Some of these common elements included proximity to train tracks or railroad stop for his getaway, approximate midnight time of attack, whole families being killed, homes in rural areas and small towns with little to no police presence, locking or blocking doors and covering windows to prevent any early discovery of the bodies, covering victims with cloth prior to the act (remember blood spatter), leaving the axe in plain sight, and not taking victims’ money or valuables.
Complicating all of this for investigative purposes was the nationwide extent of the murders mostly in the South, Midwest, and Northwest over the course of some 15 years with a short hiatus around 1908, possibly because the main actor was jailed at the time for some other crime.
In spite of these commonalities, law enforcement, which was not particularly sophisticated at the time, tended to concentrate on suspects within the community. Private detectives were hired, reward funds accumulated, crime scenes were sometimes compromised by the public interested in souvenirs or developing their own theories on the act, and newspaper reporters were allowed to interview suspects for their publications.
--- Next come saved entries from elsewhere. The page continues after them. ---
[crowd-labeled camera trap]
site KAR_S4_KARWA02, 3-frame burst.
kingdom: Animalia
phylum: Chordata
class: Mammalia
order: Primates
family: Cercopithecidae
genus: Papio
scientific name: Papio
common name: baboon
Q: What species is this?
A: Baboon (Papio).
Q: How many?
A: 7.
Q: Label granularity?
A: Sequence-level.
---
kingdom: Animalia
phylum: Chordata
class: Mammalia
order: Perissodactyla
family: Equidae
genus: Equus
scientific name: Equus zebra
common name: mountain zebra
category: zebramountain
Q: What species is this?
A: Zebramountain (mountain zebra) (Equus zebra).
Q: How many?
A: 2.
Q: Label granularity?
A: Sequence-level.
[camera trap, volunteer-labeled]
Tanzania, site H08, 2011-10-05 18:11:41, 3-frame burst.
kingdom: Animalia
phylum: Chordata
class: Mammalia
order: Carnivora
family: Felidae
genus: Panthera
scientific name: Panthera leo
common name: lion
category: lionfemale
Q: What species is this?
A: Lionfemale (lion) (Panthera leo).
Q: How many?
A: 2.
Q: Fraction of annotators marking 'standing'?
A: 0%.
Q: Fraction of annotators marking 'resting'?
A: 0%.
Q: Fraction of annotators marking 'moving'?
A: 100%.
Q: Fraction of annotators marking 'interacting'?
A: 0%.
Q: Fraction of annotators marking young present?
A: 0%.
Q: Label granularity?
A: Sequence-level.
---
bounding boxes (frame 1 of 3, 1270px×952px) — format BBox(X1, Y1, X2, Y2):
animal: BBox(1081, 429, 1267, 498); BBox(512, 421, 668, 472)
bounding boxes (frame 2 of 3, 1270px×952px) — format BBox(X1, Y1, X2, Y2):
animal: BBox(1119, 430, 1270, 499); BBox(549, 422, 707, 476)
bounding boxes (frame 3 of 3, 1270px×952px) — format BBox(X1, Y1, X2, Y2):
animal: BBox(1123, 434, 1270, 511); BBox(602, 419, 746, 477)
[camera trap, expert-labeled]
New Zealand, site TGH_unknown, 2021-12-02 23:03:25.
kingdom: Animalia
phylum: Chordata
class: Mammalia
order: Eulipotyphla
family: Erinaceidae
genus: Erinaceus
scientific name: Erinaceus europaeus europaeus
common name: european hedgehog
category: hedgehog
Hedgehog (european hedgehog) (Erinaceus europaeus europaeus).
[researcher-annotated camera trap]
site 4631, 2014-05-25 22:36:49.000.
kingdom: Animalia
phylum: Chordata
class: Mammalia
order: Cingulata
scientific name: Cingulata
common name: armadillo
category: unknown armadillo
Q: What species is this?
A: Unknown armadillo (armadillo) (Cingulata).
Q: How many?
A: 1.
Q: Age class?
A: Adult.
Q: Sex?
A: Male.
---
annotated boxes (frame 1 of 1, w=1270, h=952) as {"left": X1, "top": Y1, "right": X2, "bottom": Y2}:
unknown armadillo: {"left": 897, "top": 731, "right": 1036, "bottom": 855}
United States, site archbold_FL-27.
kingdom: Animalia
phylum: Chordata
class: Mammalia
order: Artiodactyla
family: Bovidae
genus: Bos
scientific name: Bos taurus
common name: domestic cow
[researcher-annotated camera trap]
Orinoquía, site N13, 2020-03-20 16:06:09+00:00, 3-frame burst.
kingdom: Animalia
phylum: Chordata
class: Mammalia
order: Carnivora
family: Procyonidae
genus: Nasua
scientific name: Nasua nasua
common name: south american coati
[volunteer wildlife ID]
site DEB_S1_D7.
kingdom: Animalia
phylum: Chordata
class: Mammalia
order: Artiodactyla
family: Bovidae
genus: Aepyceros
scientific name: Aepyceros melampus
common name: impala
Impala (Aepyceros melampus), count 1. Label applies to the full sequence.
In the event, many suspects were not prosecuted, charges were dropped, or they were released as there was, admittedly, no evidence against them. Some were wrongly convicted and executed as innocent victims of the justice system while a few African Americans were lynched by mobs that took the law into their own hands.
Through comparison of old newspaper articles, studying investigative reports and secondary sources and evidence otherwise gathered in the cases extant, a primary suspect is identified at the end but won’t be named here.
Having said that, this is an interesting and fascinating albeit rather unknown story, and it is commendable that the authors have chosen to bring it to light. Yet not without some modicum of criticism of the primary author.
For one, Bill James is a longtime baseball writer and ostensible executive in that sport. Not that he isn’t allowed to write about such a subject, but some might find his conversational style of writing or format and injection of first person singular and plural as somewhat off-putting. Additionally, he uses some rather objectionable and unnecessary language a couple of times in the text which should have been excised or at least reworded by an editor.
Not surprisingly, much of what James determines is speculative as in “apparently,” “possibly,” “I think that . . .” etc. Finally, at the remove of 100 years, his conclusion as to the identity of the person responsible, even if correct, for many of these cases is moot as justice can’t currently be served nor can the identification be confirmed.
Otherwise, it is interesting to speculate on the person who could get away with so many murders across the country over a long period of time and if these cases somehow demonstrate that an axe was a convenient weapon simply because of its ubiquity in many American households at the time.
Read this book and possibly conclude to your own satisfaction if James has proved his case.